And then I thought back to this silly little incident 10 years ago, when a mother (who lived a few houses down from my first apartment after college) accosted me for not wearing a helmet on my way to the grocery store via neighborhood streets and a dedicated bike path. I felt both guilty and annoyed—enough to remember the moment to this day.

In the course of searching my blog for said maternal accosting, I stumbled upon a forgotten comment thread in a post about Dutch cyclists and PUBLIC Bikes. What caught my attention were Eric Eisenhart’s compelling explanations for “why the Dutch are not wearing helmets and people in the US do”. Most notably:

  • In Amsterdam, cycling is a normal activity. You don’t put on special gear to go for a walk, why would you put on special gear for getting on a bicycle?
  • The US has a powerful pro-helmet lobby willing to lie about the effectiveness of helmets.
  • Look at those dutch bikes. They’re upright, they have relatively few speeds, many are loaded with gear. Helmets don’t help in most collisions below 15mph and those cyclists aren’t going that fast.

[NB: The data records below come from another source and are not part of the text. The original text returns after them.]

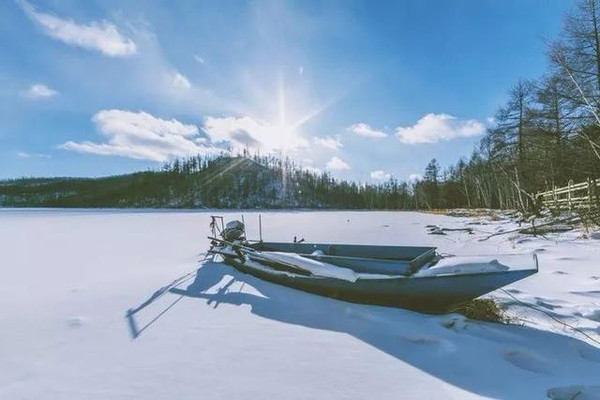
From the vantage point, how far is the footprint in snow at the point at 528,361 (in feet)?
12.4

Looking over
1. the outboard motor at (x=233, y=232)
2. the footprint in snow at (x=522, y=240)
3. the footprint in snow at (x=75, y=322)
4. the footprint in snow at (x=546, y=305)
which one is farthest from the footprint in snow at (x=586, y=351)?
the outboard motor at (x=233, y=232)

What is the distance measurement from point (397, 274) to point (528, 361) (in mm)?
2124

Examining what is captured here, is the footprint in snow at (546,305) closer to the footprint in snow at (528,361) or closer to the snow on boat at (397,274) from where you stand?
the snow on boat at (397,274)

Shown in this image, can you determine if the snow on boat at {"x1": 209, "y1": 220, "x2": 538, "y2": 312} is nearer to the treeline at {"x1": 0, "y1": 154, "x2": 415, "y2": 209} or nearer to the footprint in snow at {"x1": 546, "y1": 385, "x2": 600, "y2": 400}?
the footprint in snow at {"x1": 546, "y1": 385, "x2": 600, "y2": 400}

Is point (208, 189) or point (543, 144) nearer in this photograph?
point (543, 144)

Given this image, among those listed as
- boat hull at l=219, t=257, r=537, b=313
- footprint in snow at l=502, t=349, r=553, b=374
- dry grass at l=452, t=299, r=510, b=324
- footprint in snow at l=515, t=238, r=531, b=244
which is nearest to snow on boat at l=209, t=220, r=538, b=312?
boat hull at l=219, t=257, r=537, b=313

All that to say, I think I might hold off on buying a helmet to go with my new bike (more on that later). Just don’t tell my mom.


Eric Eisenhart

Just so long as your fixie has a front brake… ;)


http://cyclehelmets.org/1052.html is an obviously biased source of information, but has a ton of links to various studies.

I admit, this is a subject where I have a hard time being objective. I’ve witnessed two crashes where a helmets appear—to my untrained and subjective eye—to have significantly reduced the injuries the cyclists would have otherwise suffered. Plus, I’ve spent 10 years in two rather cycling-hostile areas (NC and Louisiana) where cycling is not normal, drivers can be quite hostile, and very few dedicated bikes lanes or bike paths exist.

But now that I live in a town with extensive dedicated bike paths and bike lanes and a vibrant cycling community, I also find myself a little hard to put on my helmet for a 20-minute ride to work on dedicated bike paths.

Eric, heh, don’t you worry, I’m getting a freewheel. Enne, thanks for the link, I’ll peruse.

Jackson, I definitely think that context makes a difference. Mountain biking, racing, long distance riding on the open road—all are extreme/unpredictable circumstances where I would say wearing a helmet makes a lot of sense. It just never occurred to me (before now) that riding two and a half miles on city streets with bike lanes between home and work was any different, and thus conceivable sans helmet.

No offense, but the whole helmets aren’t cool mentality is childish. People fall off bikes, concussions happen, helmets reduce the chances, cool looking or not.

Dan, no worries. I’m not really saying helmets aren’t cool. I guess I just found it interesting to read (for the first time) that compulsory helmet-wearing, which I’ve always believed to be unarguably good for the individual, might actually turn out to be damaging to society in general. The bigger question is, how should this knowledge affect my behavior?

Ultimately it’s societies own problem if they don’t want to wear helmets. But I can bet the reason for the negative feelings by the majority is because they don’t think it’s cool. Safety isn’t paramount when it comes to fashion.